An exploratory research project will develop deep-UV Raman microscopic hyperspectral imaging for molecular
and/or cellular analysis of biological tissues with a goal of the early detection, improved screening, and clinical
diagnostics of cancer. Raman microscopy is often used in cancer biology to identify occurring chemical changes;
however, the sensitivity and specificity of detection remain to be a challenge. This gap of fundamental knowledge
on how to improve the information context of such images will be addressed by utilizing deep UV excitation,
which, through resonance excitation of specific molecules will enhance specificity of molecular detection and
improve the sensitivity by enhancing the signal against the background. To further improve the image-based
analysis and screening, a novel hyperspectral image analysis platform will be developed. The proposed research
program fills the technology gaps by developing an instrument, capable of performing Raman imaging at least
100 times faster, acquire new information through assessing low-frequency Raman modes, while reducing the
cost and the footprint to accelerate the wide-spread availability of the instrument. The new imaging system
augmented with novel hyperspectral imaging algorithms to handle multidimensional imaging data will be applied
to advance a challenging biopsy of bone tumors, one of the most devastating consequences of many cancers
with the goal to achieve 95% specificity. In Aim 1, a novel, patent-pending, wide-field deep UV hyperspectral
Raman imaging platform will be optimized for cancer tissue samples. A working prototype will be built, and its
performance will be experimentally characterized. In Aim 2, a data analysis platform with machine and deep
learning algorithms for pathology of bone tissue will be developed. Advanced imaging algorithms that take into
account many small changes in addition to a traditional analysis of Raman spectra will be used.

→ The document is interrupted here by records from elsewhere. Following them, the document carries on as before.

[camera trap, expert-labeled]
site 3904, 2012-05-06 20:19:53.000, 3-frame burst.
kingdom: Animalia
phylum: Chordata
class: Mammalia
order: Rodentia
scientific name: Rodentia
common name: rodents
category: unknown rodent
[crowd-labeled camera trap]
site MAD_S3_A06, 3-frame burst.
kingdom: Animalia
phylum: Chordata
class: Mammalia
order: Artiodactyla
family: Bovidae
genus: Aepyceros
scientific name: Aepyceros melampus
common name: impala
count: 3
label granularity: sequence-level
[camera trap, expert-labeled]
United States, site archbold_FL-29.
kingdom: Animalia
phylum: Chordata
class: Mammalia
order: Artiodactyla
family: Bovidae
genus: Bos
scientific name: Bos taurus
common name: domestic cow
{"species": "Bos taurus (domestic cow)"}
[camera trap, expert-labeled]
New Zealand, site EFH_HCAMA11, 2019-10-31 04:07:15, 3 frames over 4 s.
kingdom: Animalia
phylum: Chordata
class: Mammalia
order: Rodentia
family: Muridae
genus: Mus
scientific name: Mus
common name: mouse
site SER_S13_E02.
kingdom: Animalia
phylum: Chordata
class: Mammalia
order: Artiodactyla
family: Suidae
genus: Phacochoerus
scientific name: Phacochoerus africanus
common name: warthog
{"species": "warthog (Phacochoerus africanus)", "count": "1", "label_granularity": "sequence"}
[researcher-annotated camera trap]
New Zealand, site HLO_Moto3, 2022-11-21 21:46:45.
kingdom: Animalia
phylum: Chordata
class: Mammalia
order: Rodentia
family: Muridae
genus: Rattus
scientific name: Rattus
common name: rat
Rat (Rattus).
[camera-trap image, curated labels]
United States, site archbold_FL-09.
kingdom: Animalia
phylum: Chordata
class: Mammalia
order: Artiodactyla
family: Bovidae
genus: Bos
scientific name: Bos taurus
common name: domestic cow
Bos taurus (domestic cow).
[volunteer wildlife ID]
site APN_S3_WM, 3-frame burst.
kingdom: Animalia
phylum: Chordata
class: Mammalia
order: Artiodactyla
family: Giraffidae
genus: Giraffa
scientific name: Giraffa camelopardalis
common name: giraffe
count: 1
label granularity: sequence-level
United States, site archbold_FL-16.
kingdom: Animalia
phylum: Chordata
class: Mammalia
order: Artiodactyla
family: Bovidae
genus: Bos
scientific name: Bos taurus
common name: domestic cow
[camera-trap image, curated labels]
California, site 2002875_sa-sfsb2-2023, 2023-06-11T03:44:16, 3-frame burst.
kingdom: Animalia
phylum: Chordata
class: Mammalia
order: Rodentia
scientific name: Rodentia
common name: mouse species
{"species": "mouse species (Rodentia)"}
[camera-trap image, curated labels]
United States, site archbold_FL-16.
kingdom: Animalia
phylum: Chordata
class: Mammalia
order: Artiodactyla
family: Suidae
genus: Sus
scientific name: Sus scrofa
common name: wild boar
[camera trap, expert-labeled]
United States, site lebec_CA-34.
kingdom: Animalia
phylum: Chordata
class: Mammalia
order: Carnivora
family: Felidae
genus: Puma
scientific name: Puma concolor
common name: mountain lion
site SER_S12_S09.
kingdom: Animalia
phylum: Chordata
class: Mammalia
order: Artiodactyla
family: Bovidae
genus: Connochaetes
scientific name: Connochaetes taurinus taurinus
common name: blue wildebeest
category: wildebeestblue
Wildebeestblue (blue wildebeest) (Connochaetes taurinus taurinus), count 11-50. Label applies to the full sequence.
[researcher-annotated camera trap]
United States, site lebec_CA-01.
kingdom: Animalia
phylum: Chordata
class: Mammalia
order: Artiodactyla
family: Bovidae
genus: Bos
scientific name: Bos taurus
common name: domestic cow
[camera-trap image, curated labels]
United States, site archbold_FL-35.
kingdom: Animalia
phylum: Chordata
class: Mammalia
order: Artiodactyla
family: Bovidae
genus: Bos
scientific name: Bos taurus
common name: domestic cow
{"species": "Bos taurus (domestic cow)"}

Machine learning
and deep learning techniques will be developed to automatically determine abnormalities beyond current yes/no
tumor paradigm. In Aim 3, the developed platform will be validated as a novel analysis strategy. Research will
focus on distinguishing tumors in the animal model of metastatic bone cancer and developing a set of optical
markers to enable rapid identification of tumors. The proposed strategy offers a novel enabling technology to
elucidate basic mechanisms underlying cancer initiation and progression and will facilitate early cancer detection,
screening, and/or cancer risk assessment, by differentiating, evaluating and/or observing cancer stages and
progression. The overall approach targets the wide spread of the technology, its relatively low-cost and seamless
transition to clinical setting. The R33 phase will improve the sensitivity of detection and identify the pathways
toward commercialization. The research study will also provide a roadmap to develop a new advanced approach
for studying a variety of bone-related tumors and identify novel preclinical and clinical assays.